Exercice → Dites si chaque affirmation ci-dessous concorde avec le texte fourni, en répondant par oui ou par non et en citant mot pour mot le passage qui tranche. 1. Le maire de Menton a sursis à statuer sur une déclaration préalable concernant une barrière levante. 2. Le tribunal administratif de Nice a rejeté la demande du syndicat des copropriétaires. 3. Le Conseil d'Etat a confié la requête de la commune de Menton à la cour administrative d'appel de Lyon.
#### Texte fourni ####
Vu la procédure suivante :
Procédure contentieuse antérieure :
Le syndicat des copropriétaires de la résidence " Le Louvre " a demandé au tribunal administratif de Nice d'annuler l'arrêté du 23 décembre 2016 par lequel le maire de Menton a sursis à statuer sur la déclaration préalable de travaux portant sur la mise en place d'une barrière levante.
Par un jugement n° 1700794 du 11 avril 2019, le tribunal administratif de Nice a annulé cet arrêté et enjoint à la commune de Menton de délivrer au syndic de copropriété de la résidence " Le Louvre " un arrêté de non-opposition à déclaration préalable, dans un délai de deux mois courant à compter de la notification de ce jugement.
Procédure devant la Cour :
Par une décision n° 431556 du 20 novembre 2019, le Conseil d'Etat statuant au contentieux a attribué à la cour administrative d'appel de Marseille la requête de la commune de Menton tendant à l'annulation de ce jugement.
#### Données fournies ####
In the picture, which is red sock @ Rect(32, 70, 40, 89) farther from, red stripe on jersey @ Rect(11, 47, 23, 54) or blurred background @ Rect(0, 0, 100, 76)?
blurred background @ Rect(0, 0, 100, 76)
####
Réponse correcte →
1. Oui : « le maire de Menton a sursis à statuer sur la déclaration préalable de travaux portant sur la mise en place d'une barrière levante ».
2. Non : « le tribunal administratif de Nice a annulé cet arrêté ».
3. Non : « a attribué à la cour administrative d'appel de Marseille la requête de la commune de Menton ».